RAW Workflow in Adobe Lightroom

Und jetzt kommts für die Foto Freaks unter euch Lesern…;-)

1.) Import & Anwendung eines VSCO Presets (Agfa Vista 100-). An der Belichtung wurde nicht geschraubt. Passte schon bei der Aufnahme und das Preset greift schon ein wenig in die Lichter & Tiefen ein.

2) Körnung auf null, Vignette hinzugefügt

3) CA entfernt (ok waren keine vorhanden. die Linse ist ja ein Traum,..)

4) Bild ganz ganz wenig entrauscht (ISO 100) & geschärft! Maskierung ganz hoch. Nur der Schlüssel soll geschärft werden.

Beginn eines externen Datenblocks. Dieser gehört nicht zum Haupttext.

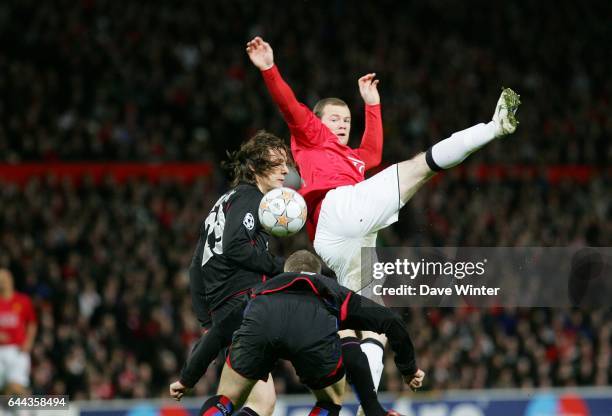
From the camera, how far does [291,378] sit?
45.9 feet

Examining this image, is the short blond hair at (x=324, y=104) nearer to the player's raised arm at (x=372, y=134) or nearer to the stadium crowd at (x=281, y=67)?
the player's raised arm at (x=372, y=134)

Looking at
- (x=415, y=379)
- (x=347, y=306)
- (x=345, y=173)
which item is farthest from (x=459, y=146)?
(x=415, y=379)

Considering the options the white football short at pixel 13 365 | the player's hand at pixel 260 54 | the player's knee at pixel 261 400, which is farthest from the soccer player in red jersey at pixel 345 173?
the white football short at pixel 13 365

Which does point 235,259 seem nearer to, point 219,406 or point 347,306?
point 347,306

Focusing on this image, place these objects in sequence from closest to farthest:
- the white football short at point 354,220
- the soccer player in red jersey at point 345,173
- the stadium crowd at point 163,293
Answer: the soccer player in red jersey at point 345,173
the white football short at point 354,220
the stadium crowd at point 163,293

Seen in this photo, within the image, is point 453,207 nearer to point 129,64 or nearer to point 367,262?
point 129,64

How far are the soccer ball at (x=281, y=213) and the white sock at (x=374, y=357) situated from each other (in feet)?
3.62

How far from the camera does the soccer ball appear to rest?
6707 mm

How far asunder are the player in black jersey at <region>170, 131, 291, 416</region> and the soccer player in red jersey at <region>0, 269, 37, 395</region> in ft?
16.8

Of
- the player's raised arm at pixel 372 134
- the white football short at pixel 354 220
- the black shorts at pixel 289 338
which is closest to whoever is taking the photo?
the black shorts at pixel 289 338

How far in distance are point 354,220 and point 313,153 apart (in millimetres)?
758

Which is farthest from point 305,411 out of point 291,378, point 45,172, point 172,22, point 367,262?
point 172,22

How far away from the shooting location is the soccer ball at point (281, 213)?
6707 millimetres

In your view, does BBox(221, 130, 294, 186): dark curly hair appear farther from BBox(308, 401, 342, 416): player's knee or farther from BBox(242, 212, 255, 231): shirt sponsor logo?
BBox(308, 401, 342, 416): player's knee
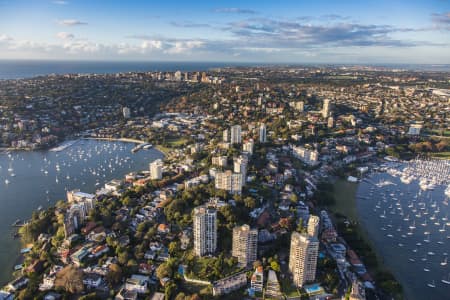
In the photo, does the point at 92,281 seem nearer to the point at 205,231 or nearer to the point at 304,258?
the point at 205,231

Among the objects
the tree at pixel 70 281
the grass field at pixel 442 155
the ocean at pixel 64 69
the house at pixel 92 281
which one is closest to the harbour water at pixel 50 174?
the tree at pixel 70 281

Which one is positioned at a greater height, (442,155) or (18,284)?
(442,155)

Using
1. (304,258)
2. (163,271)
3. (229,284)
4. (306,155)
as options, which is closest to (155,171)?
(163,271)

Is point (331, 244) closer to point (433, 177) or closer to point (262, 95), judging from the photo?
point (433, 177)

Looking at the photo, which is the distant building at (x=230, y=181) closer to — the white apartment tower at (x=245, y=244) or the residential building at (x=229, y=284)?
the white apartment tower at (x=245, y=244)

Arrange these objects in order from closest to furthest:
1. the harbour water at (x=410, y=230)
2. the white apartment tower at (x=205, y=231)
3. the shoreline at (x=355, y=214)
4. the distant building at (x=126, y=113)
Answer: the white apartment tower at (x=205, y=231) → the harbour water at (x=410, y=230) → the shoreline at (x=355, y=214) → the distant building at (x=126, y=113)

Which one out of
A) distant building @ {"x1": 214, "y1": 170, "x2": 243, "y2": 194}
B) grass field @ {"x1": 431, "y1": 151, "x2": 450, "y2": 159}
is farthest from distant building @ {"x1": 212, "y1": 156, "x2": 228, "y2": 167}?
grass field @ {"x1": 431, "y1": 151, "x2": 450, "y2": 159}

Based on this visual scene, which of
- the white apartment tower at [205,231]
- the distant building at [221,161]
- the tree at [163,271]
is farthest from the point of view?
the distant building at [221,161]

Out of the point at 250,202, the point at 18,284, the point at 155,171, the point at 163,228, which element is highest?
the point at 155,171
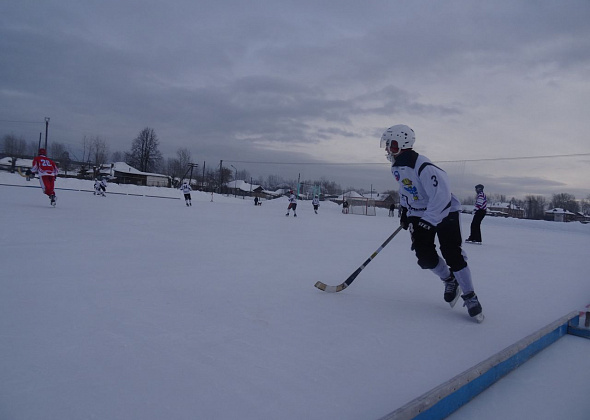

5) Leichten Verlaufsfilter hinzugefügt. Vom rechten unteren Ecke zirka zur Bildmitte.

Mehr als ein Schnappschuss! Das war es auch schon…Finale in Sicht!

Im Export eine leichte (Bildschirm) Ausgabeschärfung hinzugefügt und Wasserzeichen eingesetzt. Ab damit auf Facebook…

Ich hoffe dieser Blog Post hat euch gefallen. Ein kleiner Einblick in meinen Workflow. Nicht immer ist ein Schnappschuss ein solcher. Oftmals steckt ganz schön viel Arbeit dahinter. Schreibt mir eure Meinung dazu. Würde mich interessieren.